- YOUR ASSIGNMENT -
Exact transcription, pictures omitted: reproduce the listing below.

- STORED DATA -
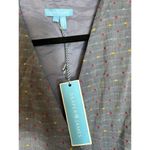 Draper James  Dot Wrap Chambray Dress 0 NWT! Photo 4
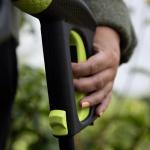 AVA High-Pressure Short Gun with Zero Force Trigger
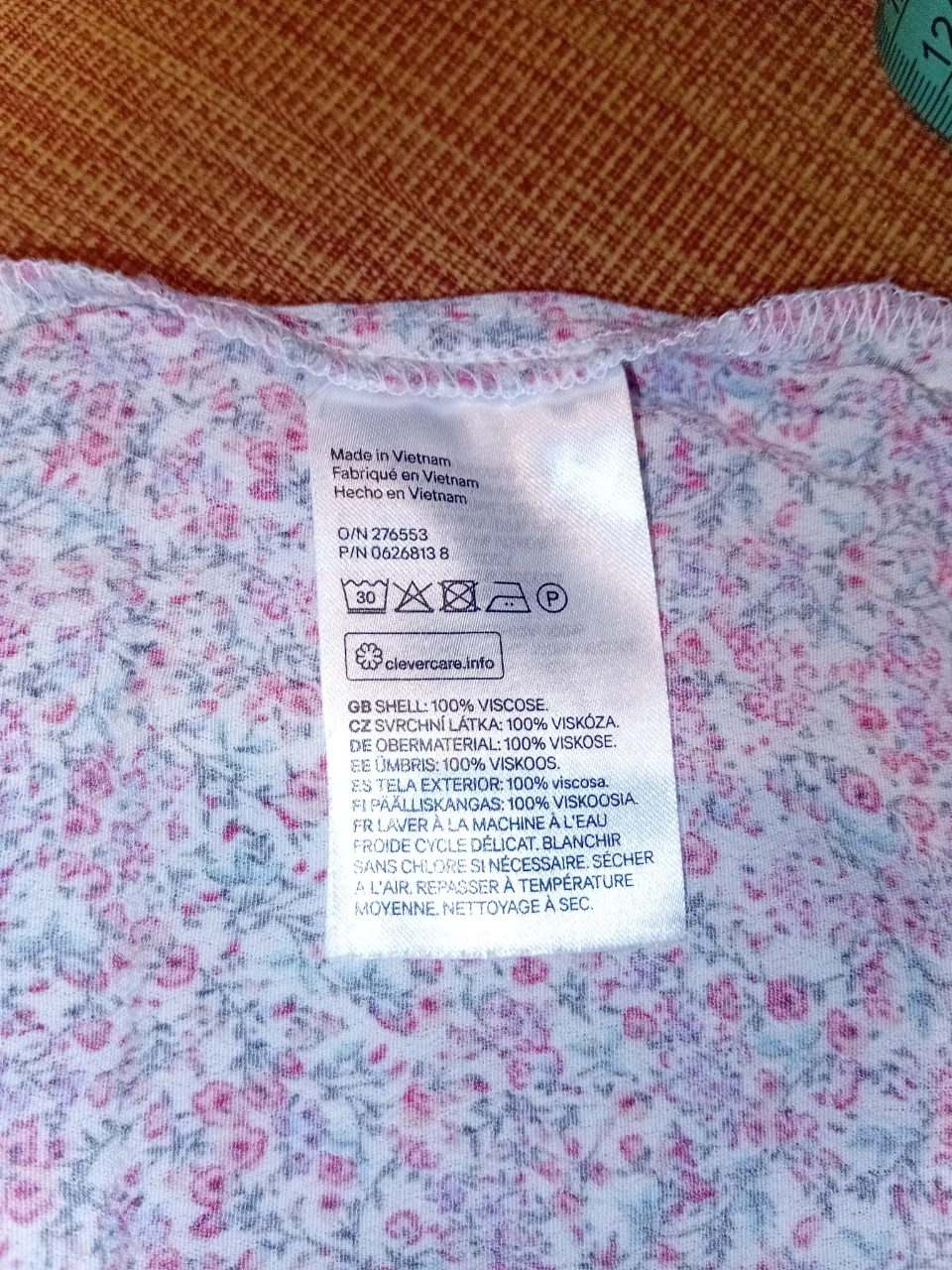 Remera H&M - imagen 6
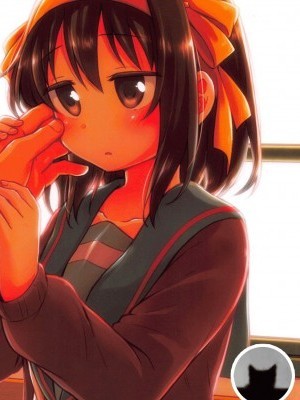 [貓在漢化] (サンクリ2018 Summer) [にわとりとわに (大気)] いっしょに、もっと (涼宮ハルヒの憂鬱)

- THE COMPLETED TASK -
 Draper James  Dot Wrap Chambray Dress 0 NWT! Photo 4
 AVA High-Pressure Short Gun with Zero Force Trigger
 Remera H&M - imagen 6
 [貓在漢化] (サンクリ2018 Summer) [にわとりとわに (大気)] いっしょに、もっと (涼宮ハルヒの憂鬱)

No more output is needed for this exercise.